--- Passage to read ---
Prior to September 11 the White House and Congress were gearing up for an intensely partisan battle over the federal budget. The available surplus was suddenly gone, and with popular--and needed--spending on education and defense in jeopardy, each party blamed the other. According to the White House and some congressional Republicans, the fault was Democrats' unseemly attachment to the Social Security lockbox, an accounting fiction that masked the fact that we were still running massive surpluses within Social Security, surpluses that could be tapped to pay for defense and other spending. The Democrats, meanwhile, said there would have been plenty of money to pay for education and defense without endangering Social Security were it not for the irresponsible, long-term tax cut passed by the Bush administration in June.
Since September 11 the Democrats stopped making the latter case. And for good reason. In the immediate aftermath of the worst attack on American citizens in history, Bush's critics decided, rightly, not to inflict political harm on the president. And so almost no prominent Democrats made the rather obvious point that the commitment to slash government revenues by ever-deeper levels over the next decade while waging a war of unknown cost and duration might not be a terribly bright idea.

Stored items from a collection

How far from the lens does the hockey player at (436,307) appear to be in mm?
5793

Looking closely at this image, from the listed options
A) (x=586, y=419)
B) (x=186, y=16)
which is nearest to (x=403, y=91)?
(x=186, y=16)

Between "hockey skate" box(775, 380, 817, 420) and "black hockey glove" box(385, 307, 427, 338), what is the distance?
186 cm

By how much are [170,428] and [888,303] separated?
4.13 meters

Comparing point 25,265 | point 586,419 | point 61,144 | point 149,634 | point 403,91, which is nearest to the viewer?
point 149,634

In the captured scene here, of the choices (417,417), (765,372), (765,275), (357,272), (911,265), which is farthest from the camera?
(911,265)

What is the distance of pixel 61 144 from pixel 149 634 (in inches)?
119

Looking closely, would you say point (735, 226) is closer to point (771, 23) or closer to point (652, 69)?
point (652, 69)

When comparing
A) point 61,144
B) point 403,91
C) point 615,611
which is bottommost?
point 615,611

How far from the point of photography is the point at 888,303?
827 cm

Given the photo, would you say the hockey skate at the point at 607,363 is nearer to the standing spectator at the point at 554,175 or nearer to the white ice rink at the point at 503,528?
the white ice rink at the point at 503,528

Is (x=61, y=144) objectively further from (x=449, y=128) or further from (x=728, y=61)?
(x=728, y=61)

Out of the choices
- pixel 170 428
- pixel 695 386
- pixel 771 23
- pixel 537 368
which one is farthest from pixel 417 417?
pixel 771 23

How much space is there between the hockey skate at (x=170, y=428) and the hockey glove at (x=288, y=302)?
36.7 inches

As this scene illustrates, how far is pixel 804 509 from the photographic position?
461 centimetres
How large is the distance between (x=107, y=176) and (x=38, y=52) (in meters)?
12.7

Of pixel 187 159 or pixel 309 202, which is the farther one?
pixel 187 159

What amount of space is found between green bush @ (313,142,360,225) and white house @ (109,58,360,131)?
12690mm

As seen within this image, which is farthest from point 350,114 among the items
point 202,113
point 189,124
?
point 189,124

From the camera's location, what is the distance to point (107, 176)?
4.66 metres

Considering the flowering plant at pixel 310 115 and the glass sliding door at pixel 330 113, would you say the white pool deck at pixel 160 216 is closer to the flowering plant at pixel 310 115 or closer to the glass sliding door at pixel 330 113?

--- Questions on the material ---
(a) Summarize the passage on the federal budget fight in two sentences.
(b) Continue the passage on the federal budget fight from its last sentence.

--- Responses by item number ---
(a) Before September 11, the White House and Congress were preparing for a partisan battle over the federal budget. Republicans blamed Democrats' attachment to the Social Security lockbox, Democrats blamed the Bush tax cut passed in June, and after the attack Democrats stopped making that case so as not to inflict political harm on the president.

(b)
By contrast, Americans have heard a great deal of the Republicans' anti-lockbox, pro-tax-cut argument in the wake of the attacks. And since this argument has been repeated without opposition, it has come to sound less and less controversial, and has settled into the conventional wisdom. As a result the political momentum in Washington is not to roll back Bush's tax cut but, incredibly, to expand it.
Conservatives incorporated the terrorist attacks into their economic arguments almost instantly. "Phony lockboxes must be thrown out the window," wrote Lawrence Kudlow, National Review's economics editor and an occasional GOP adviser, within hours of the assault. "Substantial tax cuts on individuals, business, capital investment and equipment depreciation should be immediately put into place." George Will waited only slightly longer."Just at the moment when American political debate had reached a nadir of frivolousness, with wrangling about nonexistent `lockboxes' and the like," he wrote in a September 12 column, "the nation's decade-long holiday from history came to a shattering end." For good measure, he declared two days later that the attack "should banish the recent sterility of political argument, the sheer littleness of budget-surplus fetish." A few days later, even The Washington Post included the lockbox on a list of "media obsessions that no longer seem very important," along with such stories as "Al Gore's beard" and "The Redskins quarterback controversy." Paying down the national debt is now widely understood as a silly, prewar indulgence that the country can no longer afford.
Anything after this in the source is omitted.